Completely in agreement with you Natalie. There is NEVER an excuse for violence in intimate relationships. It is completely irrelevant who is dishing it out - man or woman, they are an abuser. And hitting a guy with stuff is using a weapon. Why would someone ever do that in real life to someone they loved? (As opposed to that momentary fantasy of whacking my guy with the laundry basket into which he didn't put his damn socks)

Really, the only reason for violence between two people that I think is understandable is in self-defense or the defense of someone else. I believe the law backs me up on that one as well.

Abuse is not cool, not cute, not empowering, not okay. WE are all better than that.

Posted by: Maura | October 13, 2007 6:20 PM

That's just the sort of inflammatory nonsense I've come to expect from Jezebel. How irresponsible. There' no excuse for violence, and the fact that it's perpetrated by a woman makes it no better. In fact, condoning that sort of behavior is just another way of saying men are stronger than women, because when they do it it's harmful and wrong, when we do it it's funny.

I'd like to say I expected more from Jezebel, but I really don't...

Posted by: Abi | October 18, 2007 4:46 PM

Hi Natalie,

Nice entry. I'm glad I read yours after reading the Jezebel story and comments, because, what I learned from Jezebel is that next time my girlfriend pisses me off, I should just smack her up side her head, 'cause she will feel justified in running me over with a car next time I piss her off. You've brought some reason back into the discussion.

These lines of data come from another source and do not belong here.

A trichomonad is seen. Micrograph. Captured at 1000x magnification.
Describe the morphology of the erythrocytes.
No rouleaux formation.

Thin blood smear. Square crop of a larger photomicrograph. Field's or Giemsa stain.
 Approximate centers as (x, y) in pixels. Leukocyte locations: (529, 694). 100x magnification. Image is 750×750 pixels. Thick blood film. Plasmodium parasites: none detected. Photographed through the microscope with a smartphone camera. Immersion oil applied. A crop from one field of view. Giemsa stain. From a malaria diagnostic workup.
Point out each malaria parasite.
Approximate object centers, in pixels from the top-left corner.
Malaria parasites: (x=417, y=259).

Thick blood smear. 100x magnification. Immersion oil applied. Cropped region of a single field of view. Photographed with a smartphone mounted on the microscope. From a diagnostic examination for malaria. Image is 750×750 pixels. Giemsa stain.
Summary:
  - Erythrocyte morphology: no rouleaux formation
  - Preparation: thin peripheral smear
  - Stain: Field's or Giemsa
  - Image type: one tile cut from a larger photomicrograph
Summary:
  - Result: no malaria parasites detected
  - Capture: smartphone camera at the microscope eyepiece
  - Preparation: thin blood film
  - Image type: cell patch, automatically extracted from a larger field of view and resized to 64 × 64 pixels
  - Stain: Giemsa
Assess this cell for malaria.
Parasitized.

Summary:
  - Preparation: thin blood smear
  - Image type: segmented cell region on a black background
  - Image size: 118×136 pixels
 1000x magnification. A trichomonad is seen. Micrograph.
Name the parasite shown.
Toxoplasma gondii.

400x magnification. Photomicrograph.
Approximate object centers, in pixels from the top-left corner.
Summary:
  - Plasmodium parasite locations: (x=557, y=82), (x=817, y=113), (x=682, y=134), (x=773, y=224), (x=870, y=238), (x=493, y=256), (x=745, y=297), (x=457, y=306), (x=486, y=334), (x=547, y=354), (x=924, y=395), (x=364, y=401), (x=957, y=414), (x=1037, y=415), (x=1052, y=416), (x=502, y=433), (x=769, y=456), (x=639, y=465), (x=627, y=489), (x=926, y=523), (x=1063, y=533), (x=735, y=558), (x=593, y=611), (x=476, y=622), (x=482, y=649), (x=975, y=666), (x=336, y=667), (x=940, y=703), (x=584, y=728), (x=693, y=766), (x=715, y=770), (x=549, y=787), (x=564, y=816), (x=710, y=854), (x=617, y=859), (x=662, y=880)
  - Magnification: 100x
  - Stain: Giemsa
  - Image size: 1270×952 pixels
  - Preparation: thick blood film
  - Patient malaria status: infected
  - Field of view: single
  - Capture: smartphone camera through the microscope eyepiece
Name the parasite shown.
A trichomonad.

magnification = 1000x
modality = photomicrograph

What interests me is that you are surprised by these women's confessions. I can honestly say that I have been hit by several women (yes, a minority, but still much more than one) whom I have dated, not to mention several friends. And it's not like these women are uneducated or poor women (the "classless" "usual suspects" whenever people are willing to admit that female on male violence exists). In fact the only woman I have ever dated who didn't go to university was the sweetest, most non-violent women I have been with.

On the contrary, it was the attractive women with the master's degrees, the doctorates, even the law degrees, all with good jobs, who were the most likely to be violent. Maybe it's because they already feel powerful and that they can get away with it. Maybe it's because they feel society owes them something. Maybe it's because I'm guilty of "binding our feet, shoving our chunklet asses into corsets, leaving chick babies on mountaintops, droolin over size 0 asses, and generally making us miserable for centuries." (Woah... I'm not the one encouraging y'all to wear those ridiculous Manolo Blahniks...). They always have a reason, most of it starting with, "Well, you deserved it because..."

And, from talking to my male friends, my experiences are not unusual. For women, there are little or no consequences for violence, at least if they are with a man who won't hit them back. What should I do, call the police if she punches me in the stomach? No marks, no arrest, only a disgusted look from a cop who thinks I am a whimp. Hit her back? Right, and then SHE calls the cops... and who gets put away? Break up with her? Well, only option really, aside from trying to explain to her that as a well educated and grown woman, she should learn to express herself with words not with fists. And we all know that getting someone to break up with a violent partner is incredibly difficult.

So I would encourage you to ask around. You might be surprised to find out where such female initiated violence exists. Last week my boss said in a joking way that he doesn't step out of line with his wife because latina women are hotblooded and she has a tendency to throw things, such as an iron. An iron! Can you imagine if she hit him in the head with it, accidentally or not? In every other way they seem like a model couple, two kids, both advanced degrees, nice house, good jobs, high income... they just have this dirty little secret. Well, actually, it's not a dirty little secret. She's hitting him, not the other way around, so instead of being a dirty little secret, it's a joke.

And ignoring female initiated violence doesn't do much for women either. I was very much involved in domestic violence and family law issues 10 years ago. One of the shelters that we dealt with was run by a lesbian couple, and one of them was beating the hell out of the other on a regular basis... but because of the prevailing belief that women are incapable of relationship violence, it never stopped... and the couple kept running a domestic violence shelter. Ironic.